§ **What is expected**
The answer is to be an exact copy of the lines below running from the line with "A: Gazellethomsons (thomson's" down to the line with "Q: Fraction of annotators marking 'interacting'?", both ends included, and nothing more.

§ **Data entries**
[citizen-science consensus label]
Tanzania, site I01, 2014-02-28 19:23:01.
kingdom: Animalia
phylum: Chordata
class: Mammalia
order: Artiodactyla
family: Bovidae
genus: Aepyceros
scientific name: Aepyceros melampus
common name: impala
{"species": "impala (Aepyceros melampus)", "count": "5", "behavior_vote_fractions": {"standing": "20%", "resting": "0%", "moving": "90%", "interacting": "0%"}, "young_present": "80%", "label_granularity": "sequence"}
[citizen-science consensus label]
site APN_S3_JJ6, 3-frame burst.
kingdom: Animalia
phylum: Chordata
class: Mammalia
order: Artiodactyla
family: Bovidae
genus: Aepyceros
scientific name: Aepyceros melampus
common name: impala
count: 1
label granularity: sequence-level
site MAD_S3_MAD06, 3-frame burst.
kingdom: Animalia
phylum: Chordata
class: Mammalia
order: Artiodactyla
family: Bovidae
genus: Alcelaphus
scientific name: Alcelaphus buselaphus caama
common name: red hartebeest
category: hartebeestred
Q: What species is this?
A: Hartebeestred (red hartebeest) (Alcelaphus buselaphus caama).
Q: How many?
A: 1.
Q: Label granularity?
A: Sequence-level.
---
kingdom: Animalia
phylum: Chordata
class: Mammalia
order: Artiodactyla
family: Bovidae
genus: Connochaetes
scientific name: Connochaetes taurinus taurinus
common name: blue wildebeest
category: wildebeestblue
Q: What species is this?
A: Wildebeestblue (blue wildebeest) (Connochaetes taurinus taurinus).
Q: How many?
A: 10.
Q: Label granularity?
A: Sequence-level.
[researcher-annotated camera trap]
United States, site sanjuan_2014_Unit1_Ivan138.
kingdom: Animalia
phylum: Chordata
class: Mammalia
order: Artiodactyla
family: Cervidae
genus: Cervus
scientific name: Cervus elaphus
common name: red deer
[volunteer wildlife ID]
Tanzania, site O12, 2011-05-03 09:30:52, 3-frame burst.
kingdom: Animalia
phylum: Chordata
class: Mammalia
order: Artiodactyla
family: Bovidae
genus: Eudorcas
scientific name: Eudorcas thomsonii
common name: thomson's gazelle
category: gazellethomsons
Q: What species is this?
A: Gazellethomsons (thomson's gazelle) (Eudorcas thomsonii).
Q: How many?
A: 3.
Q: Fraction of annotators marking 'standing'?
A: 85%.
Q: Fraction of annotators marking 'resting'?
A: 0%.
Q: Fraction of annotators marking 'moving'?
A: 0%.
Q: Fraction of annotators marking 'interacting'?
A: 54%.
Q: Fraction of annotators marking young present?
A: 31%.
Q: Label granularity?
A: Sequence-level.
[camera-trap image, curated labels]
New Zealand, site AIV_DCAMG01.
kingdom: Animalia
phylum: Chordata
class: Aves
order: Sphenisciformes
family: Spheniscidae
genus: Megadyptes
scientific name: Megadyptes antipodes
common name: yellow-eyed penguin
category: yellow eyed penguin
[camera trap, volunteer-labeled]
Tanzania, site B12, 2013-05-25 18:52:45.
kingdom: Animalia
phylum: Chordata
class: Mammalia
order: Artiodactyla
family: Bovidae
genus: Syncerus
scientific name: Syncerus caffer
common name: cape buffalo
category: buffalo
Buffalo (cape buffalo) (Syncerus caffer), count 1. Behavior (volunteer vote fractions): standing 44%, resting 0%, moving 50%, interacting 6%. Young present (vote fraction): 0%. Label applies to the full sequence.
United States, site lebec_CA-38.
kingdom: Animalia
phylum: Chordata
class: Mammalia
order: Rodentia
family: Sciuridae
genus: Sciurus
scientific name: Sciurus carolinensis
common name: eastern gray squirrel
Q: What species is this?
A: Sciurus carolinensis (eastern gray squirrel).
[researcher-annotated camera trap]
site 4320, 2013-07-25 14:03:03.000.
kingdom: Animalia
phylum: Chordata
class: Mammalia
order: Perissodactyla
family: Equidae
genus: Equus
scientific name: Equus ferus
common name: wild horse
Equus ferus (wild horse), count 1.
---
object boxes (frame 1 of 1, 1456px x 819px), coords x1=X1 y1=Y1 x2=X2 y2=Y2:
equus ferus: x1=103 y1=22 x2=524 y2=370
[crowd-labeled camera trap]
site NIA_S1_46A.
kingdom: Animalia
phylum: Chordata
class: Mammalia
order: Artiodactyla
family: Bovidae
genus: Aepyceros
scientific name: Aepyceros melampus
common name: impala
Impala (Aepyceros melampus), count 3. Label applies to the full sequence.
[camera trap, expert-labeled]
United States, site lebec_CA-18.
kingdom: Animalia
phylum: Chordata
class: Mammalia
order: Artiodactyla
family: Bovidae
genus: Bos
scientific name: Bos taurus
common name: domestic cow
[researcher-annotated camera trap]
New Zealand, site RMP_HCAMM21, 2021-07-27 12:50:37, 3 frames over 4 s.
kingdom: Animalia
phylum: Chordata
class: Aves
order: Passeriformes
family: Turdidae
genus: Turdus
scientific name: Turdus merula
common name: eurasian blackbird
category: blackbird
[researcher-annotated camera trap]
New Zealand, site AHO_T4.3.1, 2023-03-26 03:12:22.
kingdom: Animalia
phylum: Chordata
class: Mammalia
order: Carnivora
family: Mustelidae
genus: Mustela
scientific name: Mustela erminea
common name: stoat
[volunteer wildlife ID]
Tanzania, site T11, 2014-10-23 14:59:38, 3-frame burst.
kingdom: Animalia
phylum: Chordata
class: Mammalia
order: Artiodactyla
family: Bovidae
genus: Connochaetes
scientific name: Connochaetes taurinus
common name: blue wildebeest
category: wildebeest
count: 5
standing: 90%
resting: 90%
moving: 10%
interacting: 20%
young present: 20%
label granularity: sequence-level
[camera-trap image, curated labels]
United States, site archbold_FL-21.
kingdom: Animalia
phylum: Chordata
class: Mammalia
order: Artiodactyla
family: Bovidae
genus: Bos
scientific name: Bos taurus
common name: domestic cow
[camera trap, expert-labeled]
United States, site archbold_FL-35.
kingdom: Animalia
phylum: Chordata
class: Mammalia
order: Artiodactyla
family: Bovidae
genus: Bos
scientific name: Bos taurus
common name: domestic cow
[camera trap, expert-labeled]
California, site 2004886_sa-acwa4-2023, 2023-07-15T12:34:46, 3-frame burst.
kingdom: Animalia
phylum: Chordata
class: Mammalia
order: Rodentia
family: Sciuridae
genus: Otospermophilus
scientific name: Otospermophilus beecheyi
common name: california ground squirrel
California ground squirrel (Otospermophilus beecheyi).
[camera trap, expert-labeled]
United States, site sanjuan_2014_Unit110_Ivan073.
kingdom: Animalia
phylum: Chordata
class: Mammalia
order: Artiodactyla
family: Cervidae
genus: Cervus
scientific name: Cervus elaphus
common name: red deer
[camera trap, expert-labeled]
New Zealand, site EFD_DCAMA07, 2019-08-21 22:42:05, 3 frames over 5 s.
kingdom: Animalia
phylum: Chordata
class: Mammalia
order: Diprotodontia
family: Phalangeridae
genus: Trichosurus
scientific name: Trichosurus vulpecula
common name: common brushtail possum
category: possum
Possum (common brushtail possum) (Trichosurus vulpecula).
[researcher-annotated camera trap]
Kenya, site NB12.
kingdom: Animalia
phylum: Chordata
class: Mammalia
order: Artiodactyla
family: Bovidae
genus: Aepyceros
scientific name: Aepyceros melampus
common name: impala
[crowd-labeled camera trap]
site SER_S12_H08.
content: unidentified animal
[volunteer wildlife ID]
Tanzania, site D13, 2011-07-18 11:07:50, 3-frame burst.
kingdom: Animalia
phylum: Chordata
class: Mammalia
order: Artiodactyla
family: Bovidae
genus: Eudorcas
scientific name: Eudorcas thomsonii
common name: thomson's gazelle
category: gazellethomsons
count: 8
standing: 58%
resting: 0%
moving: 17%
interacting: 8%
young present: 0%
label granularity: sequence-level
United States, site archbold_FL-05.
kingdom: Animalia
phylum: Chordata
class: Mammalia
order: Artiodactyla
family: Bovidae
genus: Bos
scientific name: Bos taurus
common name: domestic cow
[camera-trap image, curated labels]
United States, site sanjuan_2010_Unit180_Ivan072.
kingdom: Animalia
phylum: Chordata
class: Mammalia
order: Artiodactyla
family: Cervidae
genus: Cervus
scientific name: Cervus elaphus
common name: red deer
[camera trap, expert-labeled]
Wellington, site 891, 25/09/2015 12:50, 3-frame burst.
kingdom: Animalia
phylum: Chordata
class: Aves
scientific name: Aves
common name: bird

§ **Reply**
A: Gazellethomsons (thomson's gazelle) (Eudorcas thomsonii).
Q: How many?
A: 3.
Q: Fraction of annotators marking 'standing'?
A: 85%.
Q: Fraction of annotators marking 'resting'?
A: 0%.
Q: Fraction of annotators marking 'moving'?
A: 0%.
Q: Fraction of annotators marking 'interacting'?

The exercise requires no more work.